Problem to solve:
Every line in the listing below that holds the word "project" should be returned.

Data:
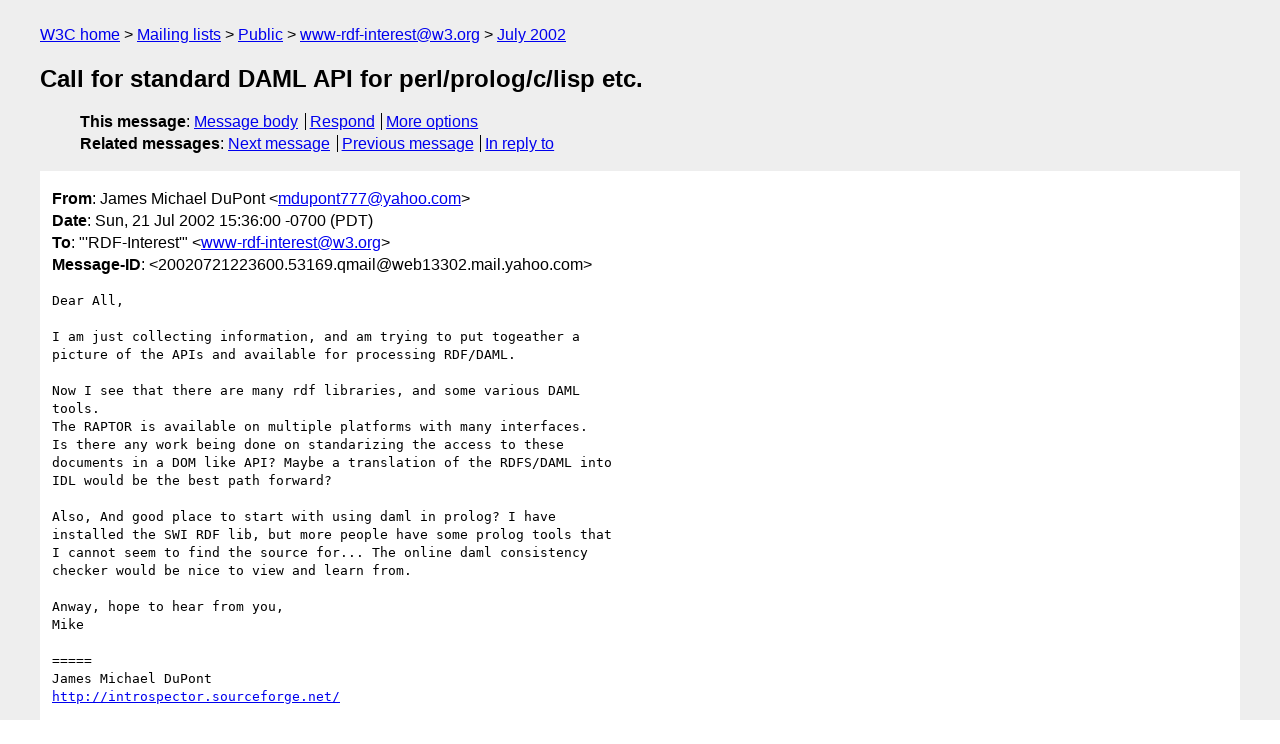

--- FILE ---
content_type: text/html
request_url: https://lists.w3.org/Archives/Public/www-rdf-interest/2002Jul/0107.html
body_size: 1994
content:
<!DOCTYPE html>
<html xmlns="http://www.w3.org/1999/xhtml" lang="en">
<head>
<meta charset="UTF-8" />
<meta name="viewport" content="width=device-width, initial-scale=1" />
<meta name="generator" content="hypermail 3.0.0, see https://github.com/hypermail-project/hypermail/" />
<title>Call for standard DAML API for perl/prolog/c/lisp etc. from James Michael DuPont on 2002-07-21 (www-rdf-interest@w3.org from July 2002)</title>
<meta name="Author" content="James Michael DuPont (mdupont777&#x40;&#0121;&#0097;&#0104;&#0111;&#0111;&#0046;&#0099;&#0111;&#0109;)" />
<meta name="Subject" content="Call for standard DAML API for perl/prolog/c/lisp etc." />
<meta name="Date" content="2002-07-21" />
<link rel="stylesheet" title="Normal view" href="/assets/styles/public.css" />
<link rel="help" href="/Help/" />
<link rel="start" href="../" title="www-rdf-interest@w3.org archives" />
<script defer="defer" src="/assets/js/archives.js"></script>
</head>
<body class="message">
<header class="head">
<nav class="breadcrumb" id="upper">
  <ul>
    <li><a href="https://www.w3.org/">W3C home</a></li>
    <li><a href="/">Mailing lists</a></li>
    <li><a href="../../">Public</a></li>
    <li><a href="../" rel="start">www-rdf-interest@w3.org</a></li>
    <li><a href="./" rel="contents">July 2002</a></li>
  </ul>
</nav>
<h1>Call for standard DAML API for perl/prolog/c/lisp etc.</h1>
<!-- received="Sun Jul 21 18:36:01 2002" -->
<!-- isoreceived="20020721183601" -->
<!-- sent="Sun, 21 Jul 2002 15:36:00 -0700 (PDT)" -->
<!-- isosent="20020721223600" -->
<!-- name="James Michael DuPont" -->
<!-- email="mdupont777&#x40;&#0121;&#0097;&#0104;&#0111;&#0111;&#0046;&#0099;&#0111;&#0109;" -->
<!-- subject="Call for standard DAML API for perl/prolog/c/lisp etc." -->
<!-- id="20020721223600.53169.qmail@web13302.mail.yahoo.com" -->
<!-- charset="UTF-8" -->
<!-- inreplyto="5.1.0.14.2.20020721192505.04498bb0&#64;127.0.0.1" -->
<!-- expires="-1" -->
<nav id="navbar">
<ul class="links hmenu_container">
<li>
<span class="heading">This message</span>: <ul class="hmenu"><li><a href="#start" id="options1">Message body</a></li>
<li><a href="mailto:www-rdf-interest&#x40;&#0119;&#0051;&#0046;&#0111;&#0114;&#0103;?Subject=Re%3A%20Call%20for%20standard%20DAML%20API%20for%20perl%2Fprolog%2Fc%2Flisp%20etc.&amp;In-Reply-To=%3C20020721223600.53169.qmail%40web13302.mail.yahoo.com%3E&amp;References=%3C20020721223600.53169.qmail%40web13302.mail.yahoo.com%3E">Respond</a></li>
<li><a href="#options3">More options</a></li>
</ul></li>
<li>
<span class="heading">Related messages</span>: <ul class="hmenu">
<!-- unext="start" -->
<li><a href="0108.html">Next message</a></li>
<li><a href="0106.html">Previous message</a></li>
<li><a href="0104.html">In reply to</a></li>
<!-- unextthread="start" -->
<!-- ureply="end" -->
</ul></li>
</ul>
</nav>
</header>
<!-- body="start" -->
<main class="mail">
<ul class="headers" aria-label="message headers">
<li><span class="from">
<span class="heading">From</span>: James Michael DuPont &lt;<a href="mailto:mdupont777&#x40;&#0121;&#0097;&#0104;&#0111;&#0111;&#0046;&#0099;&#0111;&#0109;?Subject=Re%3A%20Call%20for%20standard%20DAML%20API%20for%20perl%2Fprolog%2Fc%2Flisp%20etc.&amp;In-Reply-To=%3C20020721223600.53169.qmail%40web13302.mail.yahoo.com%3E&amp;References=%3C20020721223600.53169.qmail%40web13302.mail.yahoo.com%3E">mdupont777&#x40;&#0121;&#0097;&#0104;&#0111;&#0111;&#0046;&#0099;&#0111;&#0109;</a>&gt;
</span></li>
<li><span class="date"><span class="heading">Date</span>: Sun, 21 Jul 2002 15:36:00 -0700 (PDT)</span></li>
<li><span class="to"><span class="heading">To</span>: &quot;'RDF-Interest'&quot; &lt;<a href="mailto:www-rdf-interest&#x40;&#0119;&#0051;&#0046;&#0111;&#0114;&#0103;?Subject=Re%3A%20Call%20for%20standard%20DAML%20API%20for%20perl%2Fprolog%2Fc%2Flisp%20etc.&amp;In-Reply-To=%3C20020721223600.53169.qmail%40web13302.mail.yahoo.com%3E&amp;References=%3C20020721223600.53169.qmail%40web13302.mail.yahoo.com%3E">www-rdf-interest&#x40;&#0119;&#0051;&#0046;&#0111;&#0114;&#0103;</a>&gt;
</span></li>
<li><span class="message-id"><span class="heading">Message-ID</span>: &lt;20020721223600.53169.qmail&#x40;&#0119;&#0101;&#0098;&#0049;&#0051;&#0051;&#0048;&#0050;&#0046;&#0109;&#0097;&#0105;&#0108;&#0046;&#0121;&#0097;&#0104;&#0111;&#0111;&#0046;&#0099;&#0111;&#0109;&gt;
</span></li>
</ul>
<pre id="start" class="body">
Dear All,

I am just collecting information, and am trying to put togeather a
picture of the APIs and available for processing RDF/DAML.

Now I see that there are many rdf libraries, and some various DAML
tools.
The RAPTOR is available on multiple platforms with many interfaces.
Is there any work being done on standarizing the access to these
documents in a DOM like API? Maybe a translation of the RDFS/DAML into
IDL would be the best path forward?

Also, And good place to start with using daml in prolog? I have
installed the SWI RDF lib, but more people have some prolog tools that
I cannot seem to find the source for... The online daml consistency
checker would be nice to view and learn from. 

Anway, hope to hear from you,
Mike

=====
James Michael DuPont
<a href="http://introspector.sourceforge.net/">http://introspector.sourceforge.net/</a>

__________________________________________________
Do You Yahoo!?
Yahoo! Health - Feel better, live better
<a href="http://health.yahoo.com">http://health.yahoo.com</a>
</pre>
<p class="received"><span class="heading">Received on</span> Sunday, 21 July 2002 18:36:01 UTC</p>
</main>
<!-- body="end" -->
<footer class="foot">
<nav id="navbarfoot">
<ul class="links hmenu_container">
<li><span class="heading">This message</span>: <span class="message_body"><a href="#start">Message body</a></span></li>
<!-- lnext="start" -->
<li><span class="heading">Next message</span>: <a href="0108.html">Sampo Syreeni: "RE: Associations in RDF"</a></li>
<li><span class="heading">Previous message</span>: <a href="0106.html">Bill de h&#0211;ra: "RE: Associations in RDF"</a></li>
<li><span class="heading">In reply to</span>: <a href="0104.html">Graham Klyne: "RE: DAML-S and CC/PP"</a></li>
<!-- lnextthread="start" -->
<!-- lreply="end" -->
</ul>
<ul class="links hmenu_container">
<li id="options3"><span class="heading">Mail actions</span>: <ul class="hmenu"><li><a href="mailto:www-rdf-interest&#x40;&#0119;&#0051;&#0046;&#0111;&#0114;&#0103;?Subject=Re%3A%20Call%20for%20standard%20DAML%20API%20for%20perl%2Fprolog%2Fc%2Flisp%20etc.&amp;In-Reply-To=%3C20020721223600.53169.qmail%40web13302.mail.yahoo.com%3E&amp;References=%3C20020721223600.53169.qmail%40web13302.mail.yahoo.com%3E">respond to this message</a></li>
<li><a href="mailto:www-rdf-interest&#x40;&#0119;&#0051;&#0046;&#0111;&#0114;&#0103;">mail a new topic</a></li></ul></li>
<li><span class="heading">Contemporary messages sorted</span>: <ul class="hmenu"><li><a href="index.html#msg107">by date</a></li>
<li><a href="thread.html#msg107">by thread</a></li>
<li><a href="subject.html#msg107">by subject</a></li>
<li><a href="author.html#msg107">by author</a></li>
</ul></li>
<li><span class="heading">Help</span>: <ul class="hmenu">
    <li><a href="/Help/" rel="help">how to use the archives</a></li>
    <li><a href="https://www.w3.org/Search/Mail/Public/search?type-index=www-rdf-interest&amp;index-type=t">search the archives</a></li>
</ul>
</li>
</ul>
</nav>
<!-- trailer="footer" -->
<p class="colophon">
This archive was generated by <a href="https://github.com/hypermail-project/hypermail/">hypermail 3.0.0</a>: Thursday, 13 July 2023 17:27:20 UTC
</p>
</footer>
</body>
</html>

Response area:
<meta name="generator" content="hypermail 3.0.0, see https://github.com/hypermail-project/hypermail/" />
This archive was generated by <a href="https://github.com/hypermail-project/hypermail/">hypermail 3.0.0</a>: Thursday, 13 July 2023 17:27:20 UTC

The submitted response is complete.